**RECORDS SHOWN:**

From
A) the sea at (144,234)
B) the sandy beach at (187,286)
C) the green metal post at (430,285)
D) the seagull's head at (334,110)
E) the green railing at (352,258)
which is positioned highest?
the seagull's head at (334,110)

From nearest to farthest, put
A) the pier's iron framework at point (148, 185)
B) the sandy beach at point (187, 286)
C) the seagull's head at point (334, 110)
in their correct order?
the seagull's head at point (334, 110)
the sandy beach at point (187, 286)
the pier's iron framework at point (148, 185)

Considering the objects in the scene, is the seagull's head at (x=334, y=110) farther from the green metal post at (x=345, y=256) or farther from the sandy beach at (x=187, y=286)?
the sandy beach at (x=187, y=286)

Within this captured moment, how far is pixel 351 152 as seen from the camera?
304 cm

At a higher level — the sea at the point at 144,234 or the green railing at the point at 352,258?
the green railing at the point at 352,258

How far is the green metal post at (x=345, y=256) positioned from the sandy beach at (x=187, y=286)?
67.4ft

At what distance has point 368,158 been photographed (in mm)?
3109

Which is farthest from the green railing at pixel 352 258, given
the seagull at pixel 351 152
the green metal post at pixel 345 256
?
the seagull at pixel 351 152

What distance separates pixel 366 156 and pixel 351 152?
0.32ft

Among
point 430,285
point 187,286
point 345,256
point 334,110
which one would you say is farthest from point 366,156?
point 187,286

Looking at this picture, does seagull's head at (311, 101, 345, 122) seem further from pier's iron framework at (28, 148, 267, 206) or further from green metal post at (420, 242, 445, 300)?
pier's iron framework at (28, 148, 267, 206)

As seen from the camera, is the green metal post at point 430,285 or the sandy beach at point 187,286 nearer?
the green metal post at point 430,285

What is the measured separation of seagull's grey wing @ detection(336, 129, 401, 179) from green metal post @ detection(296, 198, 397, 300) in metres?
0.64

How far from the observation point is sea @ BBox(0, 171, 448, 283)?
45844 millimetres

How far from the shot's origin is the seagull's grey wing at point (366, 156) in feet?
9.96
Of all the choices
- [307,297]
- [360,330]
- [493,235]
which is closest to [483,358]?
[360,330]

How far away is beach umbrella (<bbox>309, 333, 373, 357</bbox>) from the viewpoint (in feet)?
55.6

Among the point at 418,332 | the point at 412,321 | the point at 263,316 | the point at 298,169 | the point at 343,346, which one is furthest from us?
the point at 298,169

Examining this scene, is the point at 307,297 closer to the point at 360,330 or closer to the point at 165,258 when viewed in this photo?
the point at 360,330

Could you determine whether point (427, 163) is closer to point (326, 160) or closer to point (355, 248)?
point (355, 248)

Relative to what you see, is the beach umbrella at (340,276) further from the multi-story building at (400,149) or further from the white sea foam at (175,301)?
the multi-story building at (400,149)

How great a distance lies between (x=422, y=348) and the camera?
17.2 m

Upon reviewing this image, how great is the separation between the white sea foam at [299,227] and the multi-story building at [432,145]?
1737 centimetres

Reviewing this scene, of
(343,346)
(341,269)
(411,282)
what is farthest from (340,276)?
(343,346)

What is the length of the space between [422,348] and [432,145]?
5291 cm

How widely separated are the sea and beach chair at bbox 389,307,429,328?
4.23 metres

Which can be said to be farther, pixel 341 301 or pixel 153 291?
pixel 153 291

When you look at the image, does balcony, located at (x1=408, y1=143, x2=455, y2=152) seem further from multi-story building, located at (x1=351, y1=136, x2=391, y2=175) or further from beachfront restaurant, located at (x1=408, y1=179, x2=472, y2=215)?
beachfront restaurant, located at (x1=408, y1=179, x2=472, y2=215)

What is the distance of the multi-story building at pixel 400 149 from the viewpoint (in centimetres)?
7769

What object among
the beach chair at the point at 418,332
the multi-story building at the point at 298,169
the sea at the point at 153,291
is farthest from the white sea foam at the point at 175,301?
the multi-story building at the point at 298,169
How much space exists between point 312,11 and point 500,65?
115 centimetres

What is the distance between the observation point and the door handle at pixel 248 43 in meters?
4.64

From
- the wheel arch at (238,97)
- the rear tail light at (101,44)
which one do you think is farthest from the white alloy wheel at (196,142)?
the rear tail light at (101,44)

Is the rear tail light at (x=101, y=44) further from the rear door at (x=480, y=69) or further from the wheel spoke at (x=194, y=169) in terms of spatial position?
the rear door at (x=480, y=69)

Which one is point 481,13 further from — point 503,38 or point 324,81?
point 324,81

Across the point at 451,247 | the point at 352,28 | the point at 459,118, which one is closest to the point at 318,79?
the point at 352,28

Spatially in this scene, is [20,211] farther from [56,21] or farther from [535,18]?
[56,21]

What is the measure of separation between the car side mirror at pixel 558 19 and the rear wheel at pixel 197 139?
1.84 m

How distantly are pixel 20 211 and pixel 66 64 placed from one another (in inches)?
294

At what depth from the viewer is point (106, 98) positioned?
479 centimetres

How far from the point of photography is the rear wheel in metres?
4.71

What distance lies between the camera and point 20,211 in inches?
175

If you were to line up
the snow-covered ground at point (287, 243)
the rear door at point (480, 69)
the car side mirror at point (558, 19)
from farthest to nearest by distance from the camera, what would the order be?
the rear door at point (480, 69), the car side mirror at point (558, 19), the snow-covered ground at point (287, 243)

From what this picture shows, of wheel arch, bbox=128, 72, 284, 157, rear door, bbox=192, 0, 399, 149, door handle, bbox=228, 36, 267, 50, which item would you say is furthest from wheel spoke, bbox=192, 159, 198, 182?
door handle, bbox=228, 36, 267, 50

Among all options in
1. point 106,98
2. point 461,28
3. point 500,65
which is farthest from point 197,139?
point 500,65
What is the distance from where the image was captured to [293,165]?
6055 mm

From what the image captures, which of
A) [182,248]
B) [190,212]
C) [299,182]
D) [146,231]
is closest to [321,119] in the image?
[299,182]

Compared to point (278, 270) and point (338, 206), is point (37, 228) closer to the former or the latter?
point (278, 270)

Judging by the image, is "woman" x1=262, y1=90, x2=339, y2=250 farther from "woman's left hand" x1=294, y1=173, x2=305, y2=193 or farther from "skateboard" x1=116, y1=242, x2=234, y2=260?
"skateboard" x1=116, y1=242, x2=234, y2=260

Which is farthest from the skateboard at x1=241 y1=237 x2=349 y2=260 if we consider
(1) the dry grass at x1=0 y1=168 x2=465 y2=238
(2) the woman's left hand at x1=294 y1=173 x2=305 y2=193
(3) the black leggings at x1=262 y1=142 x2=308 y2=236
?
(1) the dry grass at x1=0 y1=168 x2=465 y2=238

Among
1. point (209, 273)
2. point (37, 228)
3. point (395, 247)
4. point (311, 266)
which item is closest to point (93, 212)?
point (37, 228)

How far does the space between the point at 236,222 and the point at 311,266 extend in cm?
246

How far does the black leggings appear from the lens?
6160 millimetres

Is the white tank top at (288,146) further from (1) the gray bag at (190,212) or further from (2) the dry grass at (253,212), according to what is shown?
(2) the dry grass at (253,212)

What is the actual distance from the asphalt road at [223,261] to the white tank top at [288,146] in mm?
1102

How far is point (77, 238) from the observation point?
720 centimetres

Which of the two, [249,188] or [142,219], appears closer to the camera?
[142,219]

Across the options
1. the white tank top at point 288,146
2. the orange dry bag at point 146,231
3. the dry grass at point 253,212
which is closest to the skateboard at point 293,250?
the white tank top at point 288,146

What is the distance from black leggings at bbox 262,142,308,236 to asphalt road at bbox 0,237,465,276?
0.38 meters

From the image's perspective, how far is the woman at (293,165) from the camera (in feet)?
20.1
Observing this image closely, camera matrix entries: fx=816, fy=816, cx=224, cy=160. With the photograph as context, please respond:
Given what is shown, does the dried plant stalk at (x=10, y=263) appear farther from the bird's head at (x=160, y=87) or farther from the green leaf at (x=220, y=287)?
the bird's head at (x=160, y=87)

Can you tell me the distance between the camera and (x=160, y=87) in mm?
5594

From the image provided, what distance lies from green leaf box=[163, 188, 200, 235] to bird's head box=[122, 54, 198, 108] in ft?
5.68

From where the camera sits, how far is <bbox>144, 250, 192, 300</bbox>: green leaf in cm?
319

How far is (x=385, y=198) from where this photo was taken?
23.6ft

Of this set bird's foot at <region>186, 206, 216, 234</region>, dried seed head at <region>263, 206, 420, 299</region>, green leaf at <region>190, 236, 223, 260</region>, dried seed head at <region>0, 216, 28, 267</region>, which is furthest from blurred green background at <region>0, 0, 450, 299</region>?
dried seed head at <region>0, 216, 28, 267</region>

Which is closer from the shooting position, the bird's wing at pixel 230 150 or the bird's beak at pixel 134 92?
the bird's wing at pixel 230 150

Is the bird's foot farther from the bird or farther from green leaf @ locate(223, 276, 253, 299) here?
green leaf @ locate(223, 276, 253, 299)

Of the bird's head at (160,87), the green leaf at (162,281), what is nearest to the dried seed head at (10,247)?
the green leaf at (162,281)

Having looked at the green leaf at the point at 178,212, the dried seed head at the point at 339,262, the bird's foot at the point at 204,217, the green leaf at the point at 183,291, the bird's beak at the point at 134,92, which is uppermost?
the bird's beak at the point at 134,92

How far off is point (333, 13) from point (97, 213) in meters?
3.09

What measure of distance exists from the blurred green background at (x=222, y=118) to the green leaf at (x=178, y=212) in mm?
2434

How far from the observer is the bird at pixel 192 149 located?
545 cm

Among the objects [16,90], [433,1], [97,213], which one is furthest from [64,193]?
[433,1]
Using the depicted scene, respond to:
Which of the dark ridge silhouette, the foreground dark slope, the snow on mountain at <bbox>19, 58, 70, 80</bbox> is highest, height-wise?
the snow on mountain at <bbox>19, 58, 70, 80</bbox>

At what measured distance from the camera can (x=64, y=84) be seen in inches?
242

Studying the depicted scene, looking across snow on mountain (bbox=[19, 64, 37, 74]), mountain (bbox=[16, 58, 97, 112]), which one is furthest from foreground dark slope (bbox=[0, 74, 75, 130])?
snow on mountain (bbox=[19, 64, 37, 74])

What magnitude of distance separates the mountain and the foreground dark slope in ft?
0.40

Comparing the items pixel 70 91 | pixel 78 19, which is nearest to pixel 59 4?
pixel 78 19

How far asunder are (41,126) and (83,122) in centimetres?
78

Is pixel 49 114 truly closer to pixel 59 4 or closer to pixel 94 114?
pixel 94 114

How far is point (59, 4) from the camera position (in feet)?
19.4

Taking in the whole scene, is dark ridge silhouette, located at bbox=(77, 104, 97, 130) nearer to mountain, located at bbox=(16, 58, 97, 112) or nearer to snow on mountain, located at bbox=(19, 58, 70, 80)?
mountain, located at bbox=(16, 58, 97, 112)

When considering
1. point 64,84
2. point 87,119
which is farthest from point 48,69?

**TASK DESCRIPTION:**
Quote the lines of the listing above that run from the line with "At what measured" through its last line, both included, and nothing else.

**REPLY TO THE TASK:**
At what measured distance from the camera can (x=64, y=84) be seen in inches?
242

Studying the depicted scene, looking across snow on mountain (bbox=[19, 64, 37, 74]), mountain (bbox=[16, 58, 97, 112]), which one is furthest from foreground dark slope (bbox=[0, 74, 75, 130])?
snow on mountain (bbox=[19, 64, 37, 74])

What magnitude of distance separates the mountain and the foreground dark slope in ft?
0.40

Comparing the items pixel 70 91 | pixel 78 19, which is nearest to pixel 59 4?
pixel 78 19

How far asunder are (41,126) and (83,122) in centimetres?
78

Is pixel 49 114 truly closer to pixel 59 4 or closer to pixel 94 114?
pixel 94 114

How far is point (59, 4) from the camera position (in feet)?
19.4

Taking in the whole scene, is dark ridge silhouette, located at bbox=(77, 104, 97, 130) nearer to mountain, located at bbox=(16, 58, 97, 112) or nearer to snow on mountain, located at bbox=(19, 58, 70, 80)?
mountain, located at bbox=(16, 58, 97, 112)

When considering
1. point 64,84
2. point 87,119
which is farthest from point 48,69?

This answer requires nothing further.